The probabilistic object recognition as defined in [SC00], calculates the a-posteriori \(p(o_n|R)\) by applying Bayes-rule:

(5)\[ p(o_n|R) = \frac{p(R|o_n) \cdot p(o_n)}{P(R)} \]

In the most simple (and not practical) setting, \(R\) is just a measurement \(m\) of the relevant features at a single pixel within the image \(I\), where feature can be anything for which a one- or multi-dimensional histogram can be obtained, e.g.

  • single-channel pixel intensity

  • multi-channel pixel intensity for color images

  • arbitrary multidimensional receptive fields, such as gradient-magnitude, gradient-angle, etc. For the single measurement case equation (5) is

(6)\[ p(o_n|m) = \frac{p(m|o_n) \cdot p(o_n)}{P(m)} = \frac{p(m|o_n) \cdot p(o_n)}{\sum_i(p(m|o_i) \cdot p(o_i))}, \]

where

  • \(p(o_i)\) is the a-priori probability of object \(o_i\)

  • \(p(m|o_i)\) is the probability-density function of object \(o_i\), which determines the probability, that measurement \(m\) is obtained in an image with object \(o_i\).

Applying equation (6) to calculate \(p(o_n|m)\) requires that the a-priori probabilities \(p(o_i)\) and the probability-density functions \(p(m|o_i)\) are known. Where do they come from? They are estimated in the training-phase from training data:

  1. The estimate for \(p(o_i)\) is

    \[ p(o_i)=\frac{N_i}{N}, \]

    where \(N\) is the total amount of labeled training images and \(N_i\) is the number of training-images, which contain object \(o_i\).

  2. The estimate for \(p(m|o_i)\) is actually the normalized one- or multidimensional histogram, which counts the frequency of feature-value-ranges or the frequency of joint features-value-ranges (in the multidimensional case), in the training-images, which belong to object \(o_i\).

For example, assume that the we have only one feature (e.g. the pixel-intensities in a greyscale image) and all images, which belong to a certain object \(o_n\), yield the following normalized histogram for this object.

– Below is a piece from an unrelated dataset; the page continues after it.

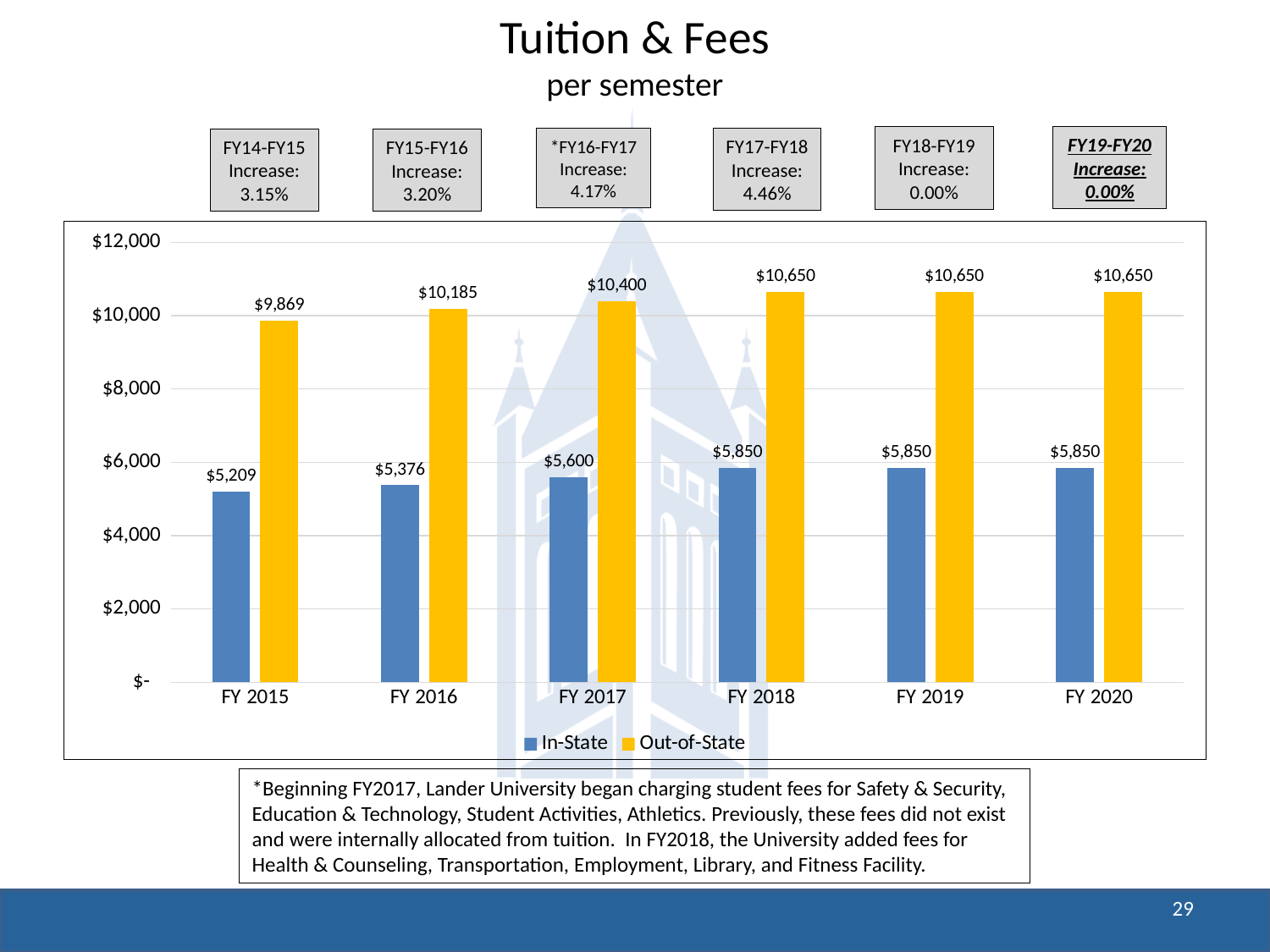
What kind of chart is shown on the slide? bar chart Which is larger, the Out-of-State value for FY 2015 or the Out-of-State value for FY 2016? FY 2016 What is the Out-of-State value for FY 2016? $10,185 What is the In-State tuition and fees value for FY 2015? $5,209 Which fiscal year has the lowest In-State value? FY 2015 How many fiscal years are shown on the x axis? 6 Do the Out-of-State values rise or fall from FY 2015 to FY 2018? rise What is the Out-of-State tuition and fees value for FY 2017? $10,400 How many series does the legend list? 2 What is the difference between the In-State values for FY 2016 and FY 2015? $167 What is the difference between the Out-of-State and In-State values for FY 2018? $4,800 Is the In-State value for FY 2017 greater or less than $6,000? less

In this histogram only 8 different value-ranges (bins) are distinguished. From this histogram we can derive, for example

  • the probability that in an image, which contains object \(o_n\), a value in the range of bin 0 is measured is

    \[ p(m \in bin_0|o_n) = 0.3 \]
  • the probability that in an image, which contains object \(o_n\), a value in the range of bin 4 is measured is

    \[ p(m \in bin_4|o_n) = 0.05. \]

Hence, in the training-phase all a-priori probabilities \(p(o_i)\) and all probability-density functions \(p(m|o_i)\) are estimated from training-data. Then in the inference-phase equation (6) is applied to determine the a-posteriori \(p(o_n|m)\) for all objects \(o_n\), and the object, which yields the largest \(p(o_n|m)\) is the classification decision.

Now, we just have to go from the simple but unrealistic case, where only one measurement is taken in the image, to the practical case, where a set of \(k\) measurements

\[ (m_1,m_2, \ldots, m_k) \]

are obtained from the image, which shall be classified. In this case the Bayes-Rule is

(7)\[ p(o_n|m_1,m_2, \ldots, m_k) = \frac{p(m_1,m_2, \ldots, m_k|o_n) \cdot p(o_n)}{P(m_1,m_2, \ldots, m_k)} = \frac{p(m_1,m_2, \ldots, m_k|o_n) \cdot p(o_n)}{\sum_i(p(m_1,m_2, \ldots, m_k|o_i) \cdot p(o_i))}, \]

With the naive assumption that the \(k\) measurements are independent of each other, the joint conditional probability in the equation above can be represented as a product of conditional probabilities:

(8)\[ p(o_n|m_1,m_2, \ldots, m_k) = \frac{ \prod_j p(m_j|o_n) \cdot p(o_n)}{\sum_i \prod_j p(m_j|o_i) \cdot p(o_i))}. \]

This formula is calculated in the inference-phase in order to determine the most probable object \(o_n\), given the set of \(k\) measurements. The required a-priori probabilities \(p(o_i)\) and probability-density functions \(p(m|o_i)\) are the same as in the simple single-measurement case, described above.